/EnterobaseAssemblyDownloader

Python script for downloading assemblies from enterobase

Primary LanguagePythonApache License 2.0Apache-2.0

EnterobaseGenomeAssemblyDownload

A python script for automating download of genome assemblies in fasta format from Enterobase. Genomes of interest are specified using an input download list. A 5 second wait time is used between each download request.

An Enterobase user log in with valid API access is required to run this script. The script will prompt for a username and password for access to Enterobase, this is not the API token. The script will automatically retrieve the API token.

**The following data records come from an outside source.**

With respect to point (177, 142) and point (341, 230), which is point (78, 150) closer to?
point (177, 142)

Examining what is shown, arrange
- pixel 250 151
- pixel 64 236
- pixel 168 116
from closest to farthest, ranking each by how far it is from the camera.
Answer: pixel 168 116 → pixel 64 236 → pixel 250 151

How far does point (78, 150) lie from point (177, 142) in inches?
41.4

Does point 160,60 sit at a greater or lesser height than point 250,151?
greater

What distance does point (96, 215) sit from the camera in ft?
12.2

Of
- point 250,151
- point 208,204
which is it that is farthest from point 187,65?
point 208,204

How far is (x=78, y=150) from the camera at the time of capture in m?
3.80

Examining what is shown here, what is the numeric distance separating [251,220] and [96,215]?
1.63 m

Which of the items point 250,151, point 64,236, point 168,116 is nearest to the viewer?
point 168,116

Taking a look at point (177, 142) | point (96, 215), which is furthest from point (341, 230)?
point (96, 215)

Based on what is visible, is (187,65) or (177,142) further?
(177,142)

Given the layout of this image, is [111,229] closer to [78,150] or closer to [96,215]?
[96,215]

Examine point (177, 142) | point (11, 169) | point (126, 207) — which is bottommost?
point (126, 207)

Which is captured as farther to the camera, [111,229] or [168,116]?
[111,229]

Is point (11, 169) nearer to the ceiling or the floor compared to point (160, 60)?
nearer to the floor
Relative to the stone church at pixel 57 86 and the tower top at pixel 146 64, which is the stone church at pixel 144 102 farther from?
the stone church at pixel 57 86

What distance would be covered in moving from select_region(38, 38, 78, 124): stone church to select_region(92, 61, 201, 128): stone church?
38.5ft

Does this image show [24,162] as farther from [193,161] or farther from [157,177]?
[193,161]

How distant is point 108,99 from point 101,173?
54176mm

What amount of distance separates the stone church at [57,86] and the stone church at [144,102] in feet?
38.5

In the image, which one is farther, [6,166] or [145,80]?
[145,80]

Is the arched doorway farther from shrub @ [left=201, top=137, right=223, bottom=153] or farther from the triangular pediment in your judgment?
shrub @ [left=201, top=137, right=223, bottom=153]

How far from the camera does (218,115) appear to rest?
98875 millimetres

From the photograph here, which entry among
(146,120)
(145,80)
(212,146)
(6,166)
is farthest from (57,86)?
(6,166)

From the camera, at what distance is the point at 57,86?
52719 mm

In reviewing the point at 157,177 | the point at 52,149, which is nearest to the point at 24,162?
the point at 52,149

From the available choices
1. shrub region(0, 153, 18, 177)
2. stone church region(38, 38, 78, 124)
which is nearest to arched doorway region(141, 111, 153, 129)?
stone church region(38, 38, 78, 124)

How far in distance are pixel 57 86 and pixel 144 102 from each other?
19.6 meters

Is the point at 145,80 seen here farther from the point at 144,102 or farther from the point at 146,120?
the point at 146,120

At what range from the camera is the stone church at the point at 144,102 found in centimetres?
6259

Generating the download list.

Instructions for creating the download file from enterobase required by this script. These instructions can also be viewed using the the --instructions flag.

  1. Go to enterobase.warwick.ac.uk and select your database of interest. Select 'Search strains'.
  2. Search for your desired strains. Ensure that 'Ignore Legacy Strains' is checked.
  3. Ensure that 'Experimental Data' in the top right corner, is set to 'Assembly Stats'.
  4. Download the text file by selecting 'Data > Save to Local File'.
  5. The resulting text file should contain columns corresponding to those on enterobase. There should also be a column called 'Assembly Barcode'.

Input

This script requires a 'download list' which is to be generated following the instructions above. Please provide the path and name of the text file using the -l or --download-list flags.

The script also requires that the query database be specified with the flag -d or --database. The current options are: senterica, ecoli, yersinia or mcatarrhalis. Please specify only one.

Output

The script will download the assemblies in fasta format and save them into the specified output directory. The assemblies will be named according to their assembly barcode on Enterobase, unless the -a or --accession flag is specified, in which case the assemblies will be named based upon their accession number.

The script will also generate two log files: "assembly_code_error_log" and "fasta_error_log". The first contains details on assemblies which could not be identified on Enterobase (e.g. an incorrect assembly code) the second log contains details of which assemblies could not be downloaded (data embargo).